Task objective — From the two blocks of lines below, select and copy every line that contains the string "serial", treating uppercase and lowercase letters as distinct.

Recorded information —

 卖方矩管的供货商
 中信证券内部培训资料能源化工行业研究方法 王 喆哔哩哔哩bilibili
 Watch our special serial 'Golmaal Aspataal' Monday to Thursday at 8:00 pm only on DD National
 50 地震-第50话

==

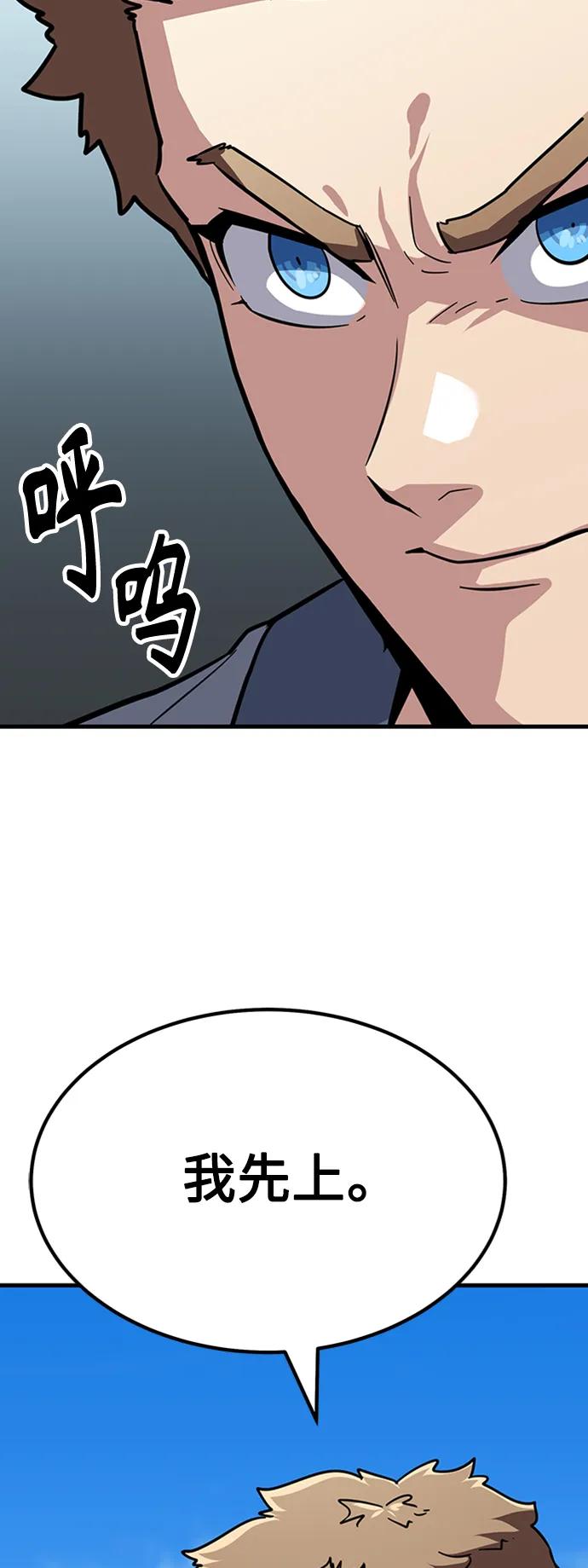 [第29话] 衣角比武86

Answer to the exercise —
 Watch our special serial 'Golmaal Aspataal' Monday to Thursday at 8:00 pm only on DD National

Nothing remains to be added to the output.